(INPUT DATA begins)

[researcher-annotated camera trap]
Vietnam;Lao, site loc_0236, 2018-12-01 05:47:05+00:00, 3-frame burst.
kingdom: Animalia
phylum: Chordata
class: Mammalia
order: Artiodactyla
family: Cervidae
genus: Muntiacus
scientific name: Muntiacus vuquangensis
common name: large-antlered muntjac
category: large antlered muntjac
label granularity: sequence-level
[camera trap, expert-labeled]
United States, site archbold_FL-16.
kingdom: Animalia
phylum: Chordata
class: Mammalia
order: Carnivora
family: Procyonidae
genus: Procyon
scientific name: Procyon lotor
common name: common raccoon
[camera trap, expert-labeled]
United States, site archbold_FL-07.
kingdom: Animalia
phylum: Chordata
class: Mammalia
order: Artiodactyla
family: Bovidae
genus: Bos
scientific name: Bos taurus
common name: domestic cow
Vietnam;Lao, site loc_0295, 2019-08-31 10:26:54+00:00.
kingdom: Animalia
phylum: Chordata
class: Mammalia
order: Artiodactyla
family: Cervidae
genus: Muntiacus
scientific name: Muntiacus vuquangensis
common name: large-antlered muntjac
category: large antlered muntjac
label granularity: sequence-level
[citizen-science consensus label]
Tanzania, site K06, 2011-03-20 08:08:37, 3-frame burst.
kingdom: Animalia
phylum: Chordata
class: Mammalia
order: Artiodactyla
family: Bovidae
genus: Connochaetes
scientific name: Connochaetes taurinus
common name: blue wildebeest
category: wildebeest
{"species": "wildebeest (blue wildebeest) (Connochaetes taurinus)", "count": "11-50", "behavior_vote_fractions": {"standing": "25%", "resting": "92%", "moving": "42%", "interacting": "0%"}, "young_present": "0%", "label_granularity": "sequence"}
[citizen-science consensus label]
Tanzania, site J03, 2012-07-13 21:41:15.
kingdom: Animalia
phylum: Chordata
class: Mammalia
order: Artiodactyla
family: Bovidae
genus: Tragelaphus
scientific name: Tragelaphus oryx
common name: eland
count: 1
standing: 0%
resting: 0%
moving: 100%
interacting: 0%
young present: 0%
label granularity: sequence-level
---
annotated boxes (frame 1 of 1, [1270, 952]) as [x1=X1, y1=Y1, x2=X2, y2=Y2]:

(INPUT DATA ends)

TASK REQUIREMENTS :: In the records above, which lines hold the string "resting"? Copy each one.

EXERCISE SOLUTION ::
{"species": "wildebeest (blue wildebeest) (Connochaetes taurinus)", "count": "11-50", "behavior_vote_fractions": {"standing": "25%", "resting": "92%", "moving": "42%", "interacting": "0%"}, "young_present": "0%", "label_granularity": "sequence"}
resting: 0%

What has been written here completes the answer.